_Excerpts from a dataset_

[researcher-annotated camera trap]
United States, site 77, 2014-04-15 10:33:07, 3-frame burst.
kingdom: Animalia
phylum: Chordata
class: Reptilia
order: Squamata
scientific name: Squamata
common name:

_Task objective_
Set down all of the lines above without altering a word.

_Task result_
[researcher-annotated camera trap]
United States, site 77, 2014-04-15 10:33:07, 3-frame burst.
kingdom: Animalia
phylum: Chordata
class: Reptilia
order: Squamata
scientific name: Squamata
common name:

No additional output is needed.